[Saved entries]

§ §

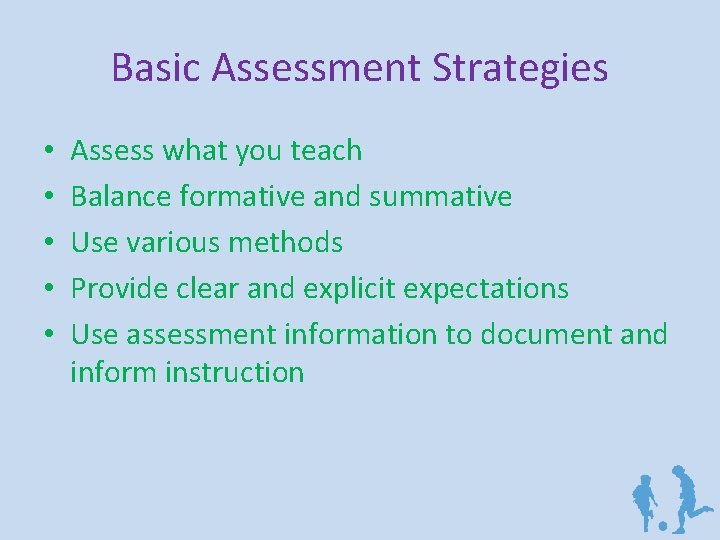 Basic Assessment Strategies

• Assess what you teach
• Balance formative and summative
• Use various methods
• Provide clear and explicit expectations
• Use assessment information to document and inform instruction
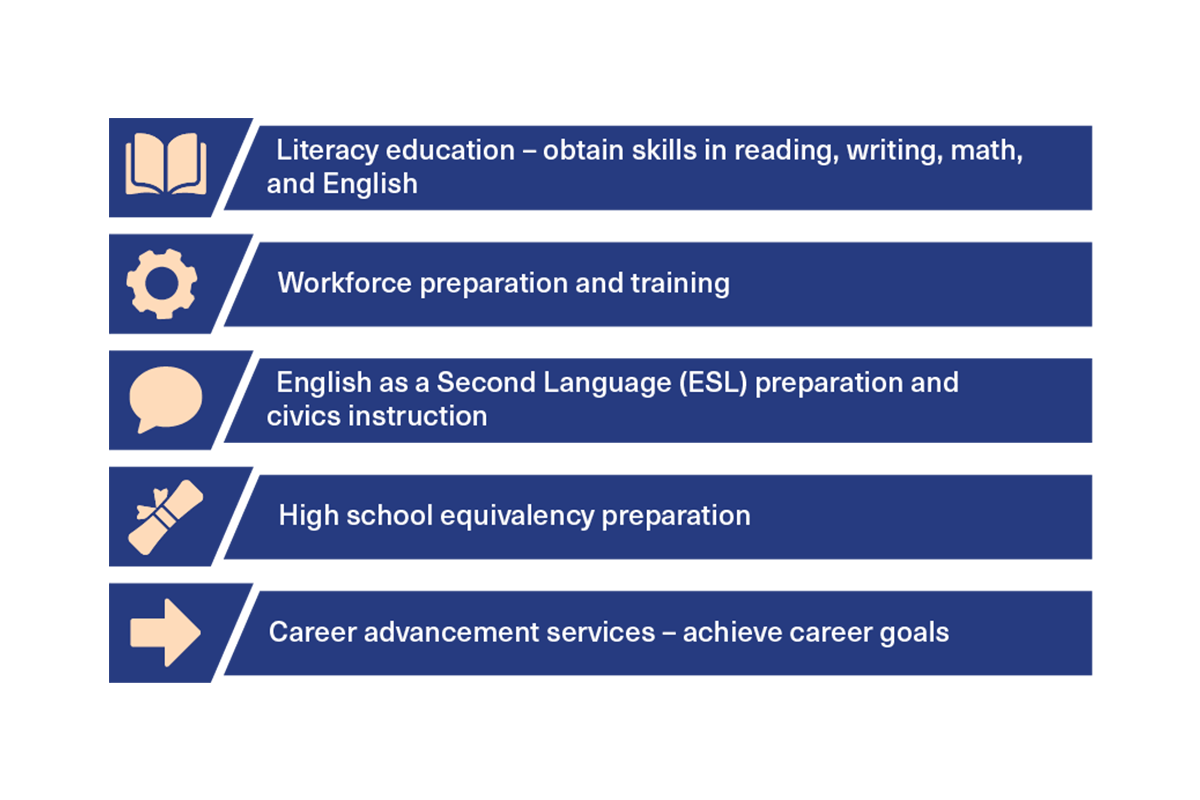 Literacy education – obtain skills in reading, writing, math, and English

Workforce preparation and training

English as a Second Language (ESL) preparation and civics instruction

High school equivalency preparation

Career advancement services – achieve career goals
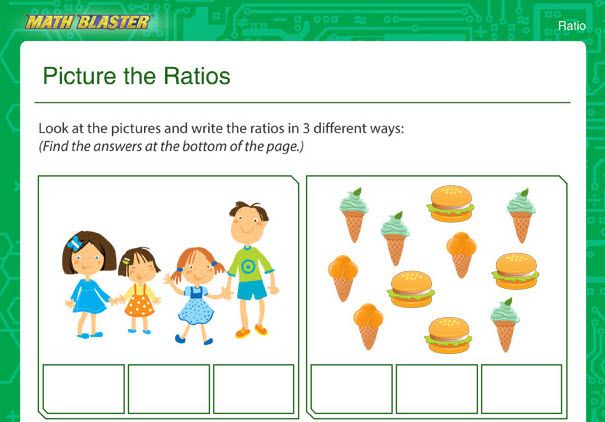 MATH BLASTER

Ratio

Picture the Ratios

Look at the pictures and write the ratios in 3 different ways:
(Find the answers at the bottom of the page.)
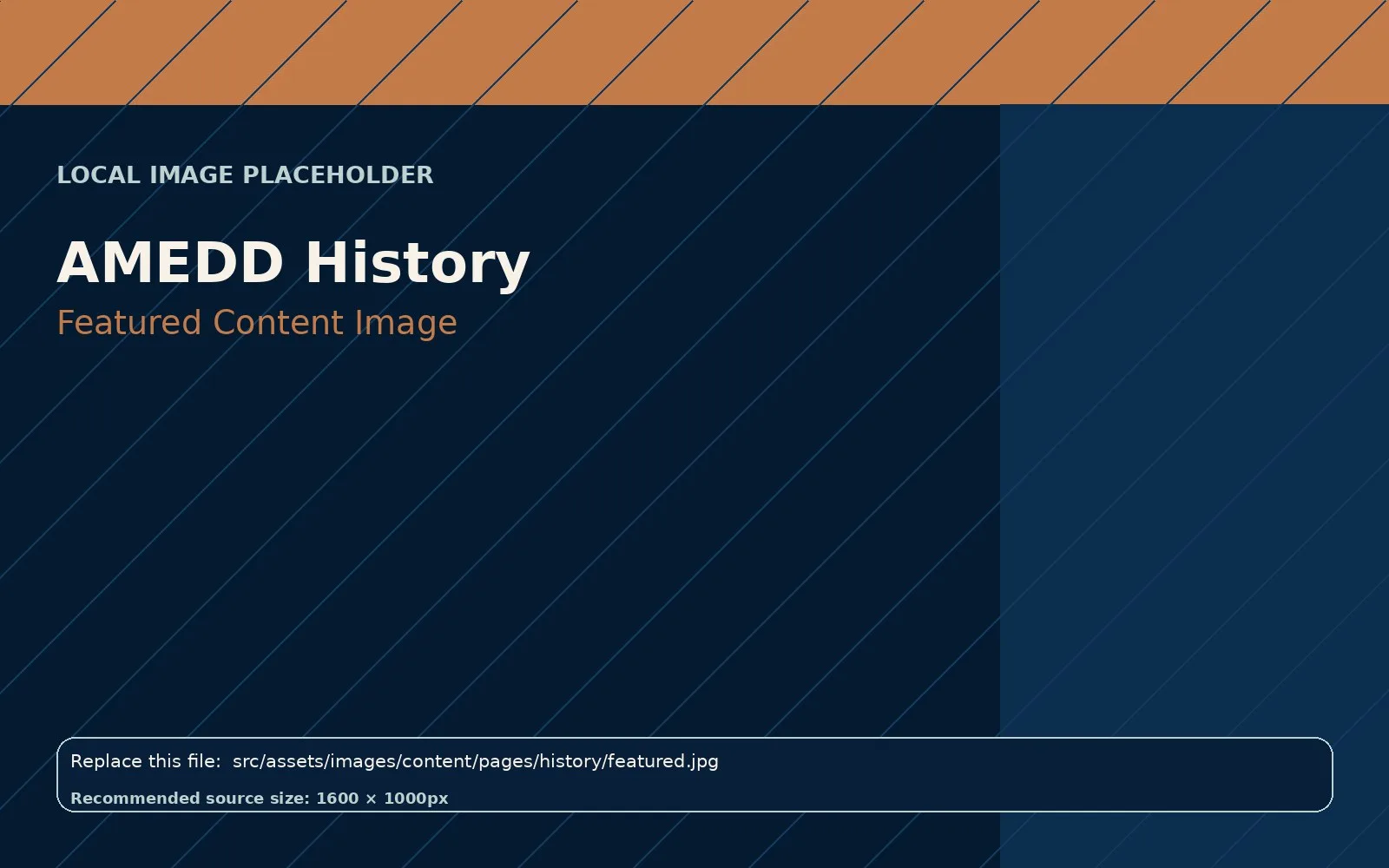 LOCAL IMAGE PLACEHOLDER

AMEDD History
Featured Content Image

Replace this file: src/assets/images/content/pages/history/featured.jpg
Recommended source size: 1600 × 1000px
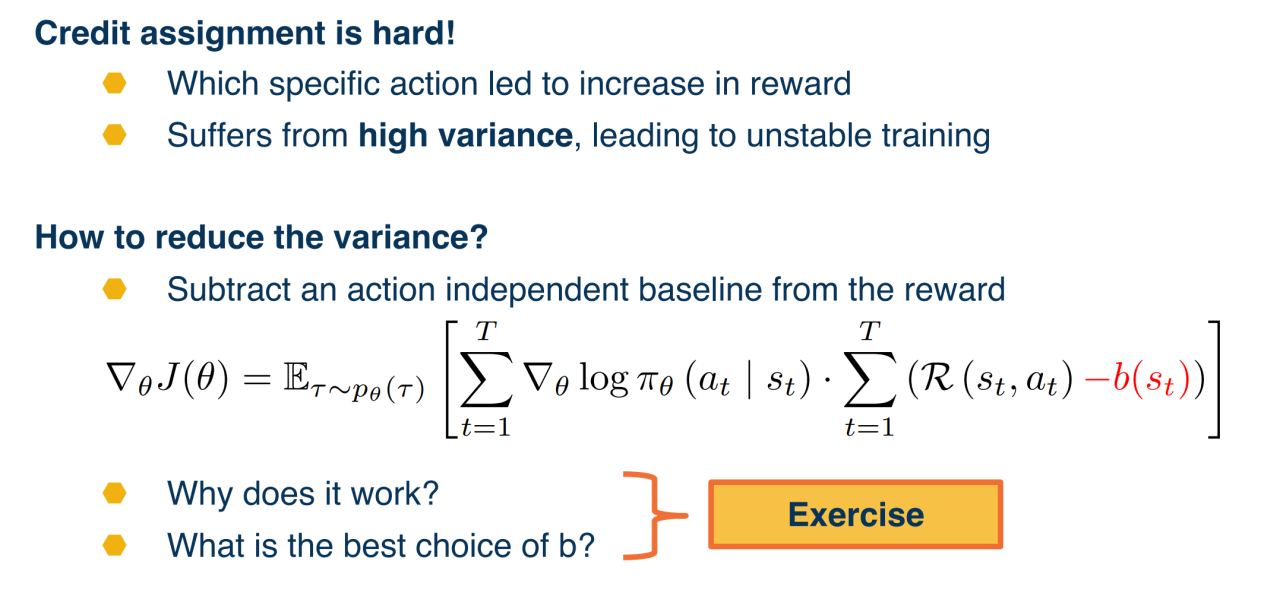 Credit assignment is hard!

Which specific action led to increase in reward

Suffers from high variance, leading to unstable training

How to reduce the variance?

Subtract an action independent baseline from the reward

$\nabla_\theta J(\theta) = \mathbb{E}_{\tau \sim p_\theta(\tau)} \left[ \sum_{t=1}^{T} \nabla_\theta \log \pi_\theta (a_t \mid s_t) \cdot \sum_{t=1}^{T} (\mathcal{R}(s_t, a_t) - b(s_t)) \right]$

Why does it work?

What is the best choice of b?

Exercise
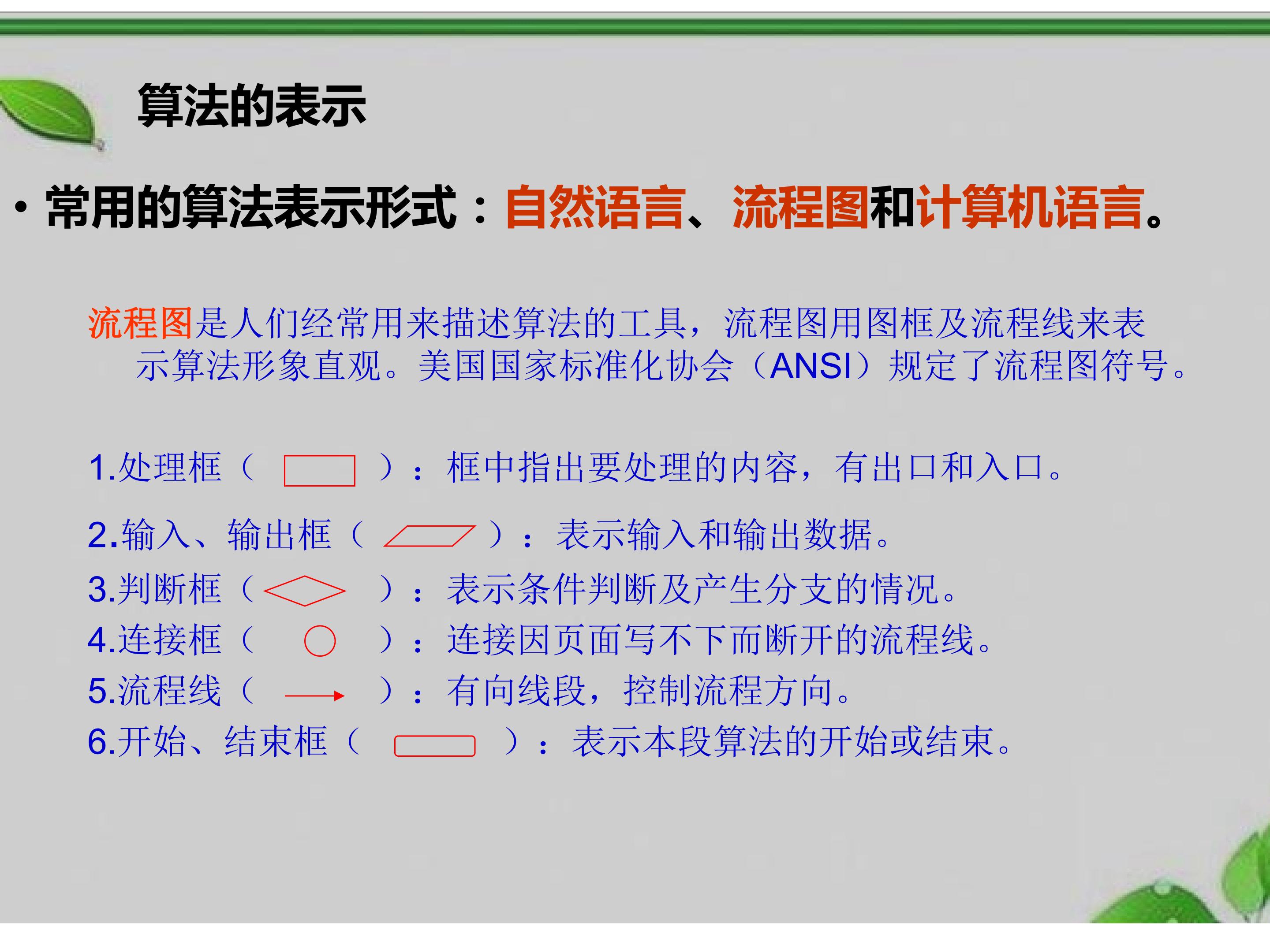 算法的表示

• 常用的算法表示形式：自然语言、流程图和计算机语言。

流程图是人们经常用来描述算法的工具，流程图用图框及流程线来表示算法形象直观。美国国家标准化协会（ANSI）规定了流程图符号。

1.处理框（ ）：框中指出要处理的内容，有出口和入口。

2.输入、输出框（ ）：表示输入和输出数据。

3.判断框（ ）：表示条件判断及产生分支的情况。

4.连接框（ ）：连接因页面写不下而断开的流程线。

5.流程线（ ）：有向线段，控制流程方向。

6.开始、结束框（ ）：表示本段算法的开始或结束。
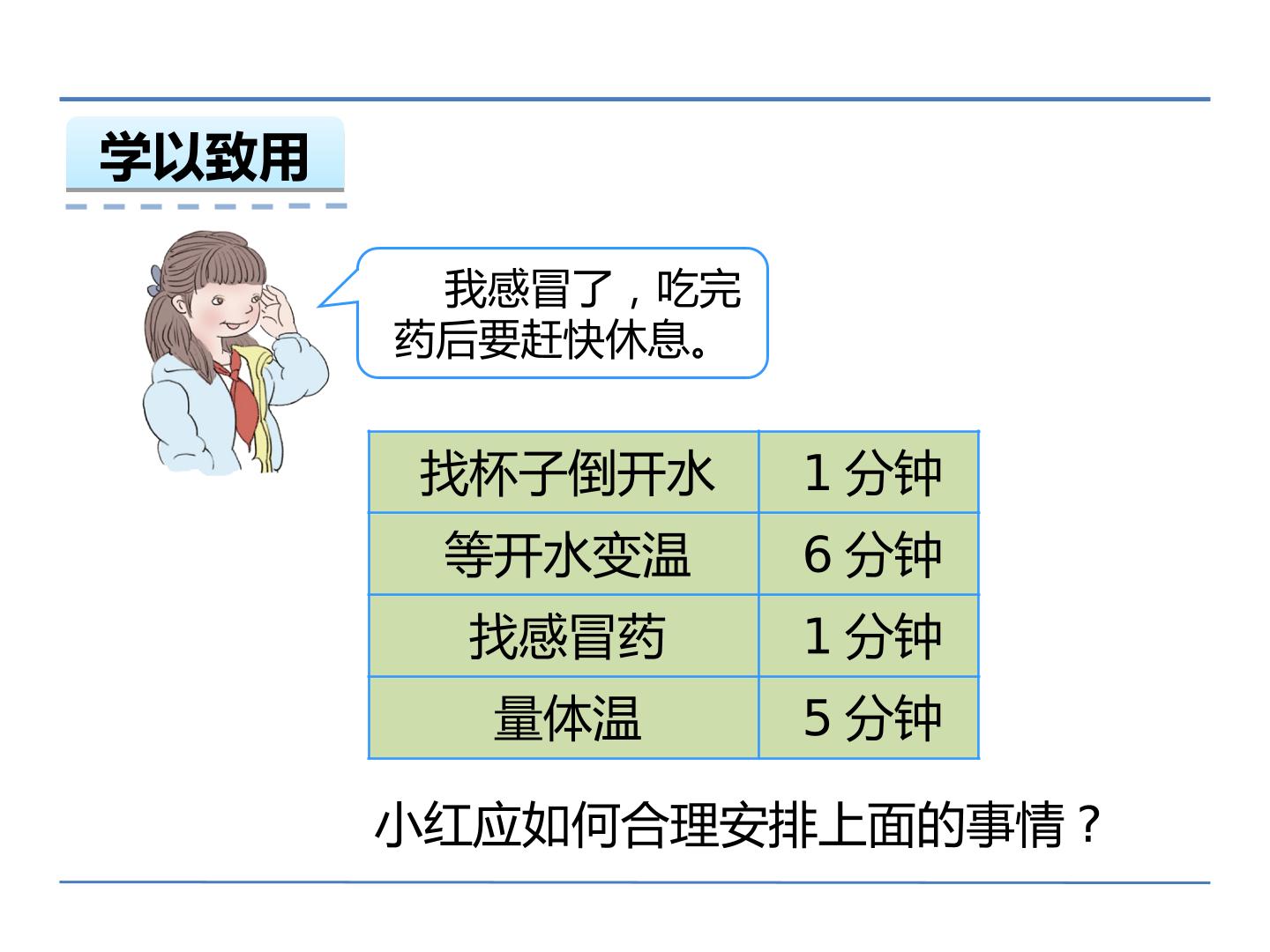 学以致用

我感冒了，吃完药后要赶快休息。

| 找杯子倒开水 | 1分钟 |
|---|---|
| 等开水变温 | 6分钟 |
| 找感冒药 | 1分钟 |
| 量体温 | 5分钟 |

小红应如何合理安排上面的事情？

§ §

**Required action:** Make a list of all lines in the data that contain "instruction".

**Exercise result:**
• Use assessment information to document and inform instruction
English as a Second Language (ESL) preparation and civics instruction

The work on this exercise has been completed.